DI AMAZZONI E SUPPLICI (DI ROM E CIOCIARI)
L'ultimo libro di Alfonso Cardamone
 
Ancora una volta Alfonso Cardamone pone al centro dell’indagine il nodo stretto da mito e tragedia – Amazzoni e Supplici recita l’ultimo titolo – ma non per magnificare, come affacciato al balcone solatìo di un poderoso edificio culturale, le fondamenta della civiltà occidentale, bensì secondo una prospettiva rovesciata, à rébours verso inestimabili giacimenti di passato e di significazione, ammaliato dal fascino ipnotico e fatale delle Origini, come sporgendosi sull’orlo di un imbuto rovesciato, di un cono cioè che smisuratamente amplia il cerchio a contenere l’inconcepibile anteriorità preclassica e preindoeuropea.
Sennonché questa sconsiderata passione per il prima, che è contemporaneamente pathos dell’ormai, di una presente tardività, mira con determinazione ad un ou topos, ad una utopia, parola già fortunata ma oggi desueta e recentemente quanto emblematicamente spodestata dall’ultima moda della nostra industria culturale: l’ucronico, che ne è quasi parodia, un’ipotesi di storia controfattuale che, dall’alto di uno scorante senno di poi, guarda al passato figurandoselo diverso, proietta cioè all’indietro una vocazione progressiva che l’utopia lanciava verso gli spazi inesplorati del futuro.
Quell’imbuto perciò bisognerebbe immaginarselo doppio, in forma di clessidra nella cui strozzatura – tra origini e utopia – noi lettori ci troviamo ingorgati, invitati a condividere la scomoda posizione dell’autore, la posizione di uno a cui il presente sta stretto.
C’è stato un periodo in cui dell’utopia si parlava, alcuni parlavano, apertamente, nominandola (affiora in un titolo della bibliografia del nostro), tracciando mappe e percorsi di avvicinamento. Non è più quel tempo, oggi, e chi ancora ne parla – Alfonso è tra questi, certi suoi versi declinano una “feroce e tenera utopia” – lo fa secondo un gioco di specchi, di riflesso cioè rispetto a un discorso altro e secondo a farsi allegoria. Per l’autore tale discorso prende le forme di una incessante ricerca del principio femminile rimosso dalla società contemporanea - un’istanza d’Anima, dicevo con terminologia junghiana, presentando il terzo volume di quella che è ormai una tetralogia. Tale ricerca si realizza nei modi peculiari di una disciplina che contamina saperi diversi – archeologia, linguistica, mitologia – secondo l’esempio dell’ “archeomitologia”, della studiosa lituano americana Marija Gimbutas (quanto l’impulso a ricomporre i frammenti dei vari specialismi tenda ad un sapere olistico, implicitamente femminile – essendo il femminile il nucleo di questo come dei precedenti saggi - lascio a voi stimare). Siccome, poi, quella tecnica finisce per attivare il versante creativo e poetico del nostro (ovvero per esserne ispirata), ecco che, per Cardamone, la già elaborata definizione andrà aggiornata in “archeomitopoiesi”.

### REQUISITI DEI COMPITI
1: Indica se ognuna di queste affermazioni concorda con il brano su Alfonso Cardamone, rispondendo sì o no e citando testualmente le parole decisive: (a) il brano attribuisce la nozione di "archeomitologia" alla studiosa Marija Gimbutas; (b) secondo il brano, l'opera di Cardamone si ferma al terzo volume; (c) il brano definisce l'ucronico un'ipotesi di storia controfattuale.
2: Copia fedelmente dal brano tutto ciò che va da "Quell’imbuto perciò bisognerebbe" giù fino a "presente sta stretto.".
I record sono materiale a sé, distinto dal brano.

### RECORD FORNITI
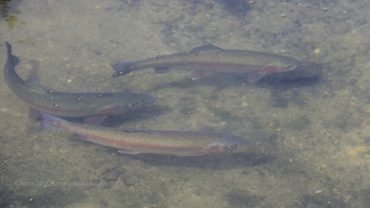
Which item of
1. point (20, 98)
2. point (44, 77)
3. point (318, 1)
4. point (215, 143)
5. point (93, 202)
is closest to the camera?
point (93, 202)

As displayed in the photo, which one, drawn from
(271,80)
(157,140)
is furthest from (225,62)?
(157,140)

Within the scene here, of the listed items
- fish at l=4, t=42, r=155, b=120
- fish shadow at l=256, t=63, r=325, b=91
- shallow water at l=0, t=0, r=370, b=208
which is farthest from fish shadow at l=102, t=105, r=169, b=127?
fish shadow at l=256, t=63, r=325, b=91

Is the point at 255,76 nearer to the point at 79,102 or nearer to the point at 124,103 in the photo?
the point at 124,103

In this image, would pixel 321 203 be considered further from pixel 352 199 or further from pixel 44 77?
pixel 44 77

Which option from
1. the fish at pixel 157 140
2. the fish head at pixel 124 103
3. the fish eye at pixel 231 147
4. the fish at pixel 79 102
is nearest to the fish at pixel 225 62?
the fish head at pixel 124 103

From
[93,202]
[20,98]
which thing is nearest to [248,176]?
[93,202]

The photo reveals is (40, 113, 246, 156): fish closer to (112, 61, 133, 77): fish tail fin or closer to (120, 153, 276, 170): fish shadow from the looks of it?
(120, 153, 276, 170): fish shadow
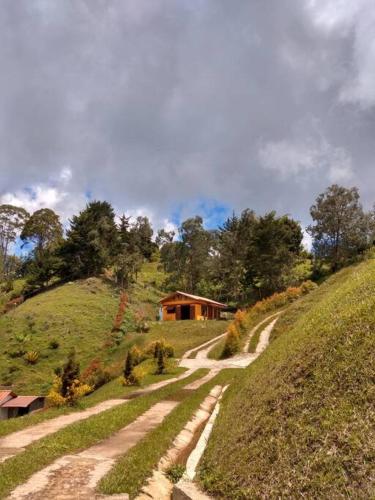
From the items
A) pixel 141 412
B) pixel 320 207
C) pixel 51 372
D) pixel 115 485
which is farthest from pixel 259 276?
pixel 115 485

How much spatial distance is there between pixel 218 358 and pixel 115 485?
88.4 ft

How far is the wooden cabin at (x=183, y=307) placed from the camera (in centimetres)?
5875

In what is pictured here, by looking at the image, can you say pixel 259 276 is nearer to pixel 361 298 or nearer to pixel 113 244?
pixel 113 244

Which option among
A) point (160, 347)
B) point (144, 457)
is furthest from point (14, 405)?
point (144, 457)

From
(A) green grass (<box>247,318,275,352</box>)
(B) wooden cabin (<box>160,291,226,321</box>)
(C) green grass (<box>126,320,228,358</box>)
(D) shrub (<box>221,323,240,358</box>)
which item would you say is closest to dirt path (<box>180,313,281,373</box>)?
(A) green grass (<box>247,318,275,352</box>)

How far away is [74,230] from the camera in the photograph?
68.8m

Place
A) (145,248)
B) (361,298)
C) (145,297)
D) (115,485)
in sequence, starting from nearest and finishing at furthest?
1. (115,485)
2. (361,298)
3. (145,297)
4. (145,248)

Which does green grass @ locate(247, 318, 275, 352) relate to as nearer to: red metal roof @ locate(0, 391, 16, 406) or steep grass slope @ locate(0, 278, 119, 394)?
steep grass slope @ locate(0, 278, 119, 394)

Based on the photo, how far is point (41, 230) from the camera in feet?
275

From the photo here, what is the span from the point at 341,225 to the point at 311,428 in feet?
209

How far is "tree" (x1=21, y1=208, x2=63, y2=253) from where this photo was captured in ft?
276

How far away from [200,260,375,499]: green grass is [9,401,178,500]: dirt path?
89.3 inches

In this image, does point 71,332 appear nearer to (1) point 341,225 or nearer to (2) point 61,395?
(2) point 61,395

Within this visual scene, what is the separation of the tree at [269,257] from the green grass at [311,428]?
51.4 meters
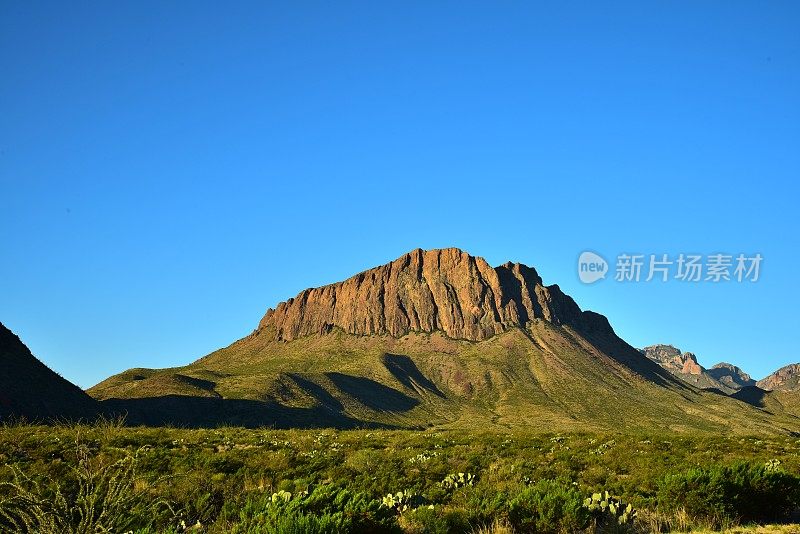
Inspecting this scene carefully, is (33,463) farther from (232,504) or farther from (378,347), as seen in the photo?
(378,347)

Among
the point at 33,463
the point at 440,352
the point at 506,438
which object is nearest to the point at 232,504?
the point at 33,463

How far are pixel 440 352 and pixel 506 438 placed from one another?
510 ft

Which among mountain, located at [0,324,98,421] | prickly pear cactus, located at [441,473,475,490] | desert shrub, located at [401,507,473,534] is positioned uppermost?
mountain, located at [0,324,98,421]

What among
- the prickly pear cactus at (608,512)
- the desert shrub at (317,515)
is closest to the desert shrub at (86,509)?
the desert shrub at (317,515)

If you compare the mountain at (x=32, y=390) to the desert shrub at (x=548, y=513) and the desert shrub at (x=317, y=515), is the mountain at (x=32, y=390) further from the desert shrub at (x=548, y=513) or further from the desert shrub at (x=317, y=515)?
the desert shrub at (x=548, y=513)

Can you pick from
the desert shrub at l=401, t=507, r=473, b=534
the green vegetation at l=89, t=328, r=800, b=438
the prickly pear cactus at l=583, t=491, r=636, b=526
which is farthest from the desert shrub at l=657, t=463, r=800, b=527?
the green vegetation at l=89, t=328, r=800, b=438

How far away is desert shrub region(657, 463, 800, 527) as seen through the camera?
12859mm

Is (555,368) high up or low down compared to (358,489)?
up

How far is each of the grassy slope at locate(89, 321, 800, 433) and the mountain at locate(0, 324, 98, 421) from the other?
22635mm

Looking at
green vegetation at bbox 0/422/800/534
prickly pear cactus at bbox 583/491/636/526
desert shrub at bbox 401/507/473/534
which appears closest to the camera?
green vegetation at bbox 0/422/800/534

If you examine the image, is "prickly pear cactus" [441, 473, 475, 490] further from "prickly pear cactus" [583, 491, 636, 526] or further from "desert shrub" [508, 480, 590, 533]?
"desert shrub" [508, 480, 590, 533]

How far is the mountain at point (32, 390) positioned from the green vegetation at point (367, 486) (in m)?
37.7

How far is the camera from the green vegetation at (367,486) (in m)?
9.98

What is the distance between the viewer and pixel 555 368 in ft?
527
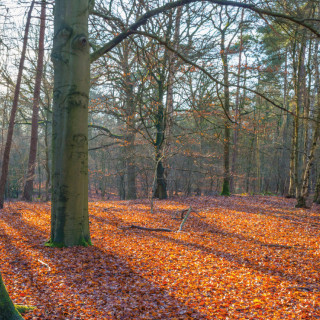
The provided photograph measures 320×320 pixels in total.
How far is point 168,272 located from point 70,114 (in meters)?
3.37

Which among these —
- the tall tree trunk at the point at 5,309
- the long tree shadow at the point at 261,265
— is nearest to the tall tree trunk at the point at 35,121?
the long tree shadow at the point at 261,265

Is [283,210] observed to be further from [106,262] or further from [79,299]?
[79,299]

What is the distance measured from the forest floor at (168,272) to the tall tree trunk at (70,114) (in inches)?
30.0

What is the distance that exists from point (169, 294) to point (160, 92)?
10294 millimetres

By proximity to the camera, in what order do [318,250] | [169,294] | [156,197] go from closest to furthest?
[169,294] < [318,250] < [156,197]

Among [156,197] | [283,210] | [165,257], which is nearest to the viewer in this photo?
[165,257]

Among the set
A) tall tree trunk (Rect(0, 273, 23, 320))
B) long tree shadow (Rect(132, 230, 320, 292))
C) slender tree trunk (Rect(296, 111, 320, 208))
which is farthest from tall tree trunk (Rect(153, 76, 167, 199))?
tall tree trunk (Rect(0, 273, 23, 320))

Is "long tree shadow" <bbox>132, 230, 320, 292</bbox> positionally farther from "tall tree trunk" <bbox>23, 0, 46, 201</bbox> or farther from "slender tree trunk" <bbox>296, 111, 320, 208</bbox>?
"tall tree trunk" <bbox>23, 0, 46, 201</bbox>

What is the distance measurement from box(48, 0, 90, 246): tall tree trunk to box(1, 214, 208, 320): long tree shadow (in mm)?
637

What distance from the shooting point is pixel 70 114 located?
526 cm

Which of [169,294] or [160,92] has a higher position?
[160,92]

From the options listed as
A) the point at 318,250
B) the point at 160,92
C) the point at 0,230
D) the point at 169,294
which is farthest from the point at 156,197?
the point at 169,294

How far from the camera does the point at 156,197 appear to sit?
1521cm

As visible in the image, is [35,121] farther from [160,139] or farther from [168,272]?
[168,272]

### SOLUZIONI DEGLI ESERCIZI
1:
(a) Sì: "secondo l’esempio dell’ “archeomitologia”, della studiosa lituano americana Marija Gimbutas".
(b) No: "il terzo volume di quella che è ormai una tetralogia".
(c) Sì: "un’ipotesi di storia controfattuale".

2:
Quell’imbuto perciò bisognerebbe immaginarselo doppio, in forma di clessidra nella cui strozzatura – tra origini e utopia – noi lettori ci troviamo ingorgati, invitati a condividere la scomoda posizione dell’autore, la posizione di uno a cui il presente sta stretto.